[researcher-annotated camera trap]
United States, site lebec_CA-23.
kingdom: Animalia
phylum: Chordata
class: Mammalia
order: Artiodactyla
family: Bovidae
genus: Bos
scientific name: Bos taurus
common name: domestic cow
* * *
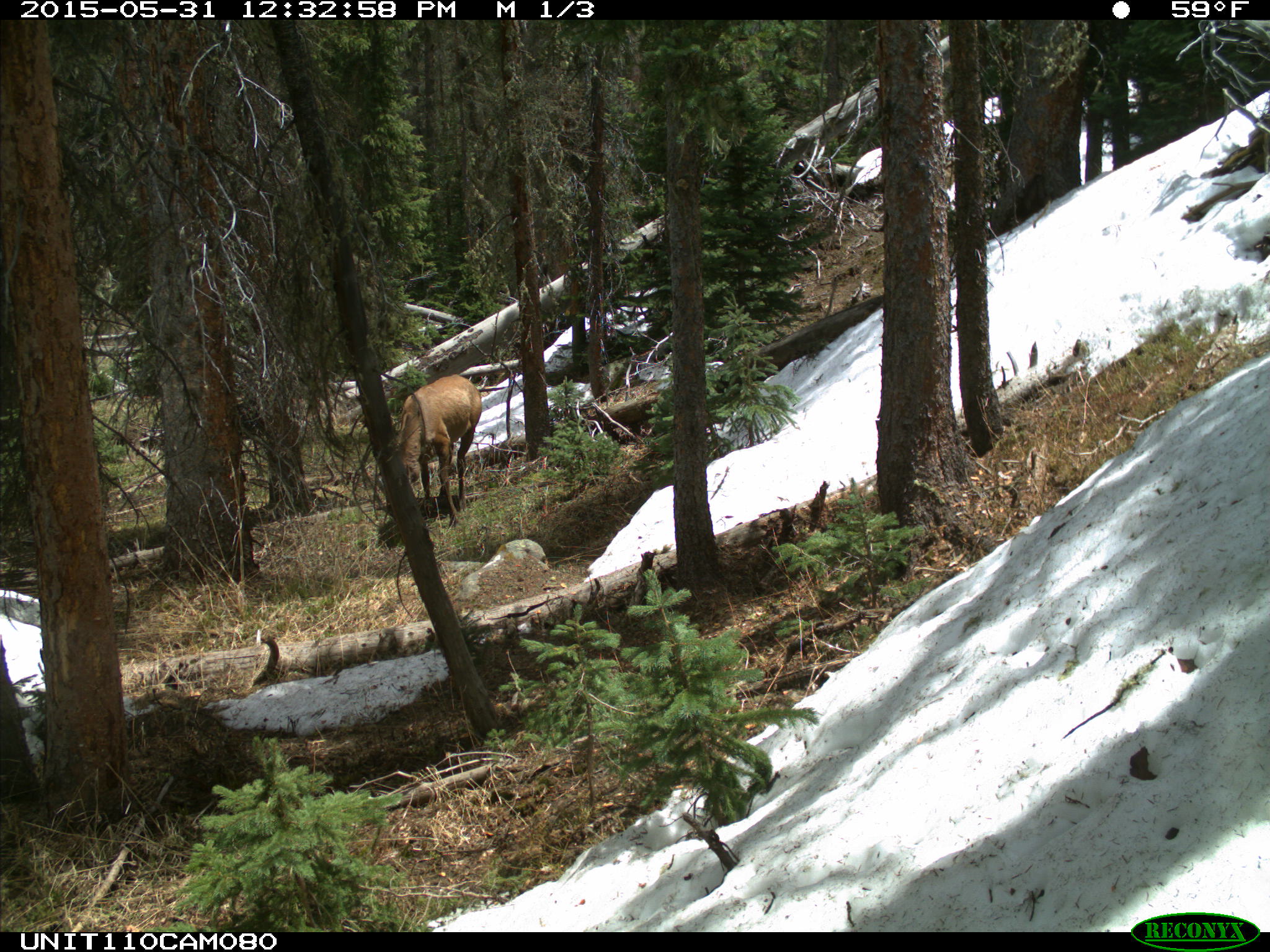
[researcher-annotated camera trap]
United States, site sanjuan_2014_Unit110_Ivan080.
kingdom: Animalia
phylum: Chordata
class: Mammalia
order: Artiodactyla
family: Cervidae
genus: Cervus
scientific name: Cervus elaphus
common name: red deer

:: To do ::
From the records above, pull out every line containing the word "States".

:: Solution for this exercise ::
United States, site lebec_CA-23.
United States, site sanjuan_2014_Unit110_Ivan080.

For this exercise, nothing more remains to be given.